*What to do*.
Continue the methods text on blood and fecal sampling in dogs, picking up after its last sentence.

*Document passage*.
▬▬▬

At weekly intervals, following a longitudinal study design, the attending veterinarian conducted thorough clinical examinations of the subjects and evaluated biochemical data to monitor the general health of the animal. Fecal and blood samples were collected starting at 7 days from the enrolment of the dog (T0) and then after 7, 14, 21, 28, and 35 days (T1, T2, T3, T4, and T5, respectively).

2.2. Laboratory Analysis

2.2.1. Blood Analysis

Blood tests on serum samples were conducted to assess specific parameters linked to liver functions and metabolism, including aspartate transaminase (AST), alanine transaminase (ALT), alkaline phosphatase (ALP), gamma glutamyl transaminase (GGT), glucose, triglycerides, direct bilirubin, and C-reactive protein (CRP). For the biochemical parameters, we used Catalyst I (IDEXX Laboratories, Inc.; Westbrook, ME, USA) and for the CRP parameter, we utilized the rapid test TestICT (Diagnosticavet srl, Milan, Italy).

2.2.2. Microbiome Analysis

Fecal samples were collected by the owner on the day of the enrolment (T0) and before each of the other scheduled weekly appointments. Owners were instructed to collect stools in a plastic sterile collection tube and to store them immediately at −20 °C. The samples were delivered in an ice pack box to the clinic on the day of the appointment and stored at −20 °C. At the end of the 35 days of the trial, all fecal samples were delivered in an ice pack box to the veterinary clinic and immediately sent to the laboratory for analysis [36].

▬▬▬

*Data segment*.

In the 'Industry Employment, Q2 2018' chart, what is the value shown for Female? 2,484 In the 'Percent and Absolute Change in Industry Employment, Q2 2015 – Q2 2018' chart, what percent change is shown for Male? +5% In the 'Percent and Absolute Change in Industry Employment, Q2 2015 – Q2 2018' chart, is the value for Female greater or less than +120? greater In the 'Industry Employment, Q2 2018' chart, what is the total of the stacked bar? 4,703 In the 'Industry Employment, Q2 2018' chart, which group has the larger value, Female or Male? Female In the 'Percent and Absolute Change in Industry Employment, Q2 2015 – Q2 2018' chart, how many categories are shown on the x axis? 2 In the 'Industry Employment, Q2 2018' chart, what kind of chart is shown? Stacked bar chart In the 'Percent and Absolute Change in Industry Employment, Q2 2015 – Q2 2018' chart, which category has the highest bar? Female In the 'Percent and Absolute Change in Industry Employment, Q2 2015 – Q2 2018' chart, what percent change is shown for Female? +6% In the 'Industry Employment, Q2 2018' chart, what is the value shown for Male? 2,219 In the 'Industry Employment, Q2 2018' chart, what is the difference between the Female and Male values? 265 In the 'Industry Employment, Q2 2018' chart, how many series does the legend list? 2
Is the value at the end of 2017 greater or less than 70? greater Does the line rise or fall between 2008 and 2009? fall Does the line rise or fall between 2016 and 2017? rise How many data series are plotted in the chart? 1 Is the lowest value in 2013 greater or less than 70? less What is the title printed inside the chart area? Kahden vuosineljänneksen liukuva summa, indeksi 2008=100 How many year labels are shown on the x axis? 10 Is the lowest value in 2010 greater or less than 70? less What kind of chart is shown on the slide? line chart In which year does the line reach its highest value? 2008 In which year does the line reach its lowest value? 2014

▬▬▬

*Response to the exercise*.
To quantify the content of SCFAs, namely acetate, propionate, butyrate, isobutyrate, isovalerate, and lactic acid in fecal samples, high-performance liquid chromatography (HPLC) equipment was employed (Shimadzu Corporation, Kyoto, Japan). Fecal samples (1 g) were diluted 1:20 with H₂SO₄ 0.1 N (Carlo Erba, Milan, Italy) and briefly vortexed, and then centrifuged at 4000× g for 15 min in a centrifuge (5804R, Eppendorf AG, Hamburg, Germany). Supernatants were filtered through syringe filters (RC 0.45 μm, 25 mm, DTO Servizi Srl, Venice, Italy) and the filtrate was transferred into an autosampler vial. Twenty microliters (20 μL) were injected into HPLC Shimadzu LC-20AT, equipped with a Prominence SPD-M20A photodiode-array detector. For separation, an Aminex HPX-87H column (300 mm × 7.8 mm) and a pre-column (Bio-Rad, Hercules, CA, USA) were used. Peaks of analytes were identified by comparing the retention times of standard mixtures to those of the samples, and quantification was based on peak area measurements by the external standard method. Standards of acetic, propionic, butyric, isobutyric, isovaleric, valeric, and lactic acid were obtained from Merck (Darmstadt, Germany).

Total DNA was extracted from 150 mg of feces using a fecal DNA miniprep kit (Zymo Research; Irvine, CA, USA), following the manufacturer’s instructions. After the extraction, quantification and quality assessment were performed using a QubitTM 3 Fluorometer (Thermo Scientific; Waltham, MA, USA). Libraries were prepared by amplifying the V3 and V4 regions of the 16S rRNA gene, incorporating indexes for sequencing. This was accomplished using a Nextera DNA Library Prep kit (Illumina; San Diego, CA, USA), following the manufacturer’s instructions and utilizing specific primers [37]. The resulting amplicons were sequenced on a MiSeq platform (Illumina; San Diego, CA, USA) in 2 × 250 paired-end mode, adhering to standard procedures and generating a sequencing depth of 50,000 reads.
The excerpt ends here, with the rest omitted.